Tutto nasce da una richiesta semplice, fatta senza clamore ma destinata a lasciare il segno. Alcuni studenti entrano in farmacia e chiedono assorbenti a prezzi calmierati per il proprio Istituto. Da lì prende forma un’idea che oggi si allarga a tutta la città. A Torino debutta "Senza imbarazzo", il progetto che porta assorbenti gratuiti nelle scuole e che, nel giro di poco tempo, è arrivato a coinvolgere 16 istituti.
Un’iniziativa che unisce scuola, sanità e istituzioni, trasformando un bisogno quotidiano in un tema di educazione e consapevolezza. Nella fase iniziale, al liceo scientifico Giordano Bruno, l’Ordine dei Farmacisti ha messo a disposizione 20 pacchi al mese. Poi il passaparola, le richieste sempre più numerose e la necessità di strutturare il progetto su scala più ampia.
Enti e associazioni coinvolti
Il progetto è promosso dall’Ordine dei Farmacisti della Provincia di Torino insieme ad AGIFAR Torino e Federfarma Torino, con il patrocinio della Città di Torino e la collaborazione dell’Assessorato alle Politiche educative e giovanili. All’iniziativa contribuisce anche Saugella, che ha donato i pacchi di assorbenti destinati alla distribuzione gratuita negli istituti scolastici.
A sottolineare il valore dell’iniziativa è infatti il presidente dell’Ordine dei Farmacisti di Torino, Mario Giaccone, che parla di un progetto nato anche dalla spinta della componente giovanile e capace di andare oltre l’aspetto pratico: "Non è solo una risposta concreta, ma un passo avanti nel riconoscimento reciproco tra i generi".
"Non sia più un mostro sconosciuto"
Un percorso che si inserisce in un lavoro più ampio sul fronte educativo. L’assessora alle Politiche educative e giovanili della Città di Torino, Carlotta Salerno, evidenzia come il tema sia ormai entrato nel confronto con gli studenti, anche all’interno dei percorsi di educazione affettiva e sanitaria, sottolineando l’importanza di affrontarlo apertamente e senza più tabù: "Credo che il passaggio sia proprio questo: parlarne, tematizzarlo e affrontarlo in modo normale, così che per i ragazzi non sia più un mostro sconosciuto".

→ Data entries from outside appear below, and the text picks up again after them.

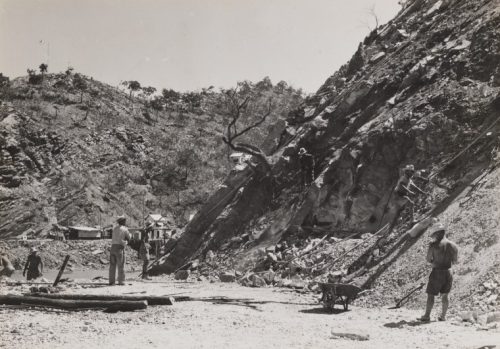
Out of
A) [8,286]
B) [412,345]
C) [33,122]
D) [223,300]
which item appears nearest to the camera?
[412,345]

Nella pratica, gli assorbenti verranno messi a disposizione direttamente nei bagni femminili delle scuole aderenti e il progetto proseguirà almeno fino alla fine dell’anno scolastico. Un cambiamento che segna anche uno scarto culturale rispetto al passato. La preside del liceo scientifico, Mira Francesca Carello, sottolinea come oggi sia possibile ciò che fino a pochi anni fa sembrava impensabile, evidenziando il valore educativo dell’iniziativa: "Non si tratta solo di rendere gratuito un assorbente, ma di costruire un pensiero che educa alla parità di genere".
Occasione di crescita collettiva
Al centro, però, restano proprio gli studenti. Il gruppo dei rappresentanti degli Studenti del Liceo Giordano Bruno, composto da Emma Xhumaqi, Alessandro Ferrari, Federico Borione e Nicolas Greco ha lavorato perché il tema uscisse dal silenzio, trasformandolo in un’occasione di crescita collettiva. Un gesto che, spiegano, contribuisce a rendere più consapevole l’intera comunità scolastica e a garantire pari opportunità nella quotidianità: "Unisce tutti gli studenti e aiuta a comprendere meglio la condizione femminile".
Un percorso nato quasi in sordina e costruito passo dopo passo, anche superando dubbi iniziali legati alla gestione e ai possibili utilizzi impropri. Il confronto con operatori e istituzioni ha permesso di strutturare il progetto, che oggi si presenta come un primo passo destinato ad ampliarsi.
"Senza imbarazzo" diventa così molto più di una distribuzione gratuita: è un segnale culturale che punta a normalizzare un tema ancora troppo spesso trattato come eccezione, portandolo dentro la quotidianità delle scuole.